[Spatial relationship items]
## Begin
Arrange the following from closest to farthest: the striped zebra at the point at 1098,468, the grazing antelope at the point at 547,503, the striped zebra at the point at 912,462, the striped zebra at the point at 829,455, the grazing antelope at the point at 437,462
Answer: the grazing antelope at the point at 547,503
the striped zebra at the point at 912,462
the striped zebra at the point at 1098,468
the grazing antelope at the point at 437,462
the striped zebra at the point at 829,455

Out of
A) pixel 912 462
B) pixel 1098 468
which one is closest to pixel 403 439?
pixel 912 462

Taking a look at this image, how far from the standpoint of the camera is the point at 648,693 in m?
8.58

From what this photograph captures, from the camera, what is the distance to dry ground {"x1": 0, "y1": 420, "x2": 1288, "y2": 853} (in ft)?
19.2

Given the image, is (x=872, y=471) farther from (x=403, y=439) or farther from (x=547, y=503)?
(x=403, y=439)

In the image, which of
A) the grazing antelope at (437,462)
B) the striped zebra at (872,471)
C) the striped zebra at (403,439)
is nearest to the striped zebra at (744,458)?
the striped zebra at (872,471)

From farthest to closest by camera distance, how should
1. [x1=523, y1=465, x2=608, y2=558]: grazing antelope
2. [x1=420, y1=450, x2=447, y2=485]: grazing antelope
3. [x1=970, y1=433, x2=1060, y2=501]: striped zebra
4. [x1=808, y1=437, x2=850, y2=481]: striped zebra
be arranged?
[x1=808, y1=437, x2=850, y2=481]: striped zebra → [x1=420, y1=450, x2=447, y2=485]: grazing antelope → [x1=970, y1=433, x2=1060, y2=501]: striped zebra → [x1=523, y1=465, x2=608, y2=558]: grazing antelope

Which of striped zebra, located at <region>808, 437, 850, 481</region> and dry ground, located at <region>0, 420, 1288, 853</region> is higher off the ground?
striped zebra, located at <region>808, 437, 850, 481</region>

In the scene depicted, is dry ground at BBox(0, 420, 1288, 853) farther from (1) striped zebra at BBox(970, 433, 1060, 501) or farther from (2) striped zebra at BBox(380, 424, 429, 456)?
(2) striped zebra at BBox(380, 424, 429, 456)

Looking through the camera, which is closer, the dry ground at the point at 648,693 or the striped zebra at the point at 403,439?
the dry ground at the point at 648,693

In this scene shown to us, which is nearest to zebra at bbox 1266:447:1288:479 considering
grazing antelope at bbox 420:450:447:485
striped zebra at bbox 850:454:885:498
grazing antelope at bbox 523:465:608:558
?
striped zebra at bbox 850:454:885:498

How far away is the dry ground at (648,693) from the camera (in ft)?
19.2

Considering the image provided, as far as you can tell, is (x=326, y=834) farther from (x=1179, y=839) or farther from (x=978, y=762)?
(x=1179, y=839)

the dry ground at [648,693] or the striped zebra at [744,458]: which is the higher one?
## End
Please pull out every item above and reproduce each one verbatim, from the first through the last.

Arrange the following from closest to farthest: the striped zebra at the point at 1098,468, the grazing antelope at the point at 547,503, the striped zebra at the point at 912,462, the striped zebra at the point at 829,455, the grazing antelope at the point at 437,462
Answer: the grazing antelope at the point at 547,503
the striped zebra at the point at 912,462
the striped zebra at the point at 1098,468
the grazing antelope at the point at 437,462
the striped zebra at the point at 829,455

Out of
A) pixel 912 462
B) pixel 1098 468
which one is closest to pixel 403 439?
pixel 912 462

Taking a look at this image, how far from the standpoint of the camera is the point at 648,693 in m?
8.58

From what this photograph captures, from the camera, what is the distance to dry ground {"x1": 0, "y1": 420, "x2": 1288, "y2": 853} (in ft)?
19.2

Given the image, is (x=872, y=471) farther from (x=403, y=439) or farther from (x=547, y=503)?
(x=403, y=439)

In the image, which of
A) the grazing antelope at (437,462)
B) the striped zebra at (872,471)
C) the striped zebra at (403,439)
is nearest to the striped zebra at (744,458)?
the striped zebra at (872,471)

From farthest to closest by camera distance, how should
1. [x1=523, y1=465, x2=608, y2=558]: grazing antelope
2. [x1=420, y1=450, x2=447, y2=485]: grazing antelope
3. [x1=970, y1=433, x2=1060, y2=501]: striped zebra
4. [x1=808, y1=437, x2=850, y2=481]: striped zebra
be arranged?
[x1=808, y1=437, x2=850, y2=481]: striped zebra → [x1=420, y1=450, x2=447, y2=485]: grazing antelope → [x1=970, y1=433, x2=1060, y2=501]: striped zebra → [x1=523, y1=465, x2=608, y2=558]: grazing antelope

Which of striped zebra, located at <region>808, 437, 850, 481</region> and dry ground, located at <region>0, 420, 1288, 853</region> is higher off the ground?
striped zebra, located at <region>808, 437, 850, 481</region>

In the scene depicted, is dry ground at BBox(0, 420, 1288, 853) farther from (1) striped zebra at BBox(970, 433, 1060, 501) or farther from (2) striped zebra at BBox(380, 424, 429, 456)?
(2) striped zebra at BBox(380, 424, 429, 456)

Looking through the camera, which is closer, the dry ground at the point at 648,693 or the striped zebra at the point at 403,439?
the dry ground at the point at 648,693

In this scene shown to us, which is nearest to zebra at bbox 1266:447:1288:479 considering
grazing antelope at bbox 420:450:447:485
striped zebra at bbox 850:454:885:498
grazing antelope at bbox 523:465:608:558
?
striped zebra at bbox 850:454:885:498

How far away is the dry ground at (648,693) from the camera (in ft)?
19.2

Considering the image provided, as far as you can tell, is (x=326, y=834) farther from (x=1179, y=839) or farther from (x=978, y=762)?
(x=1179, y=839)

the dry ground at [648,693] or the striped zebra at [744,458]: which is the higher one?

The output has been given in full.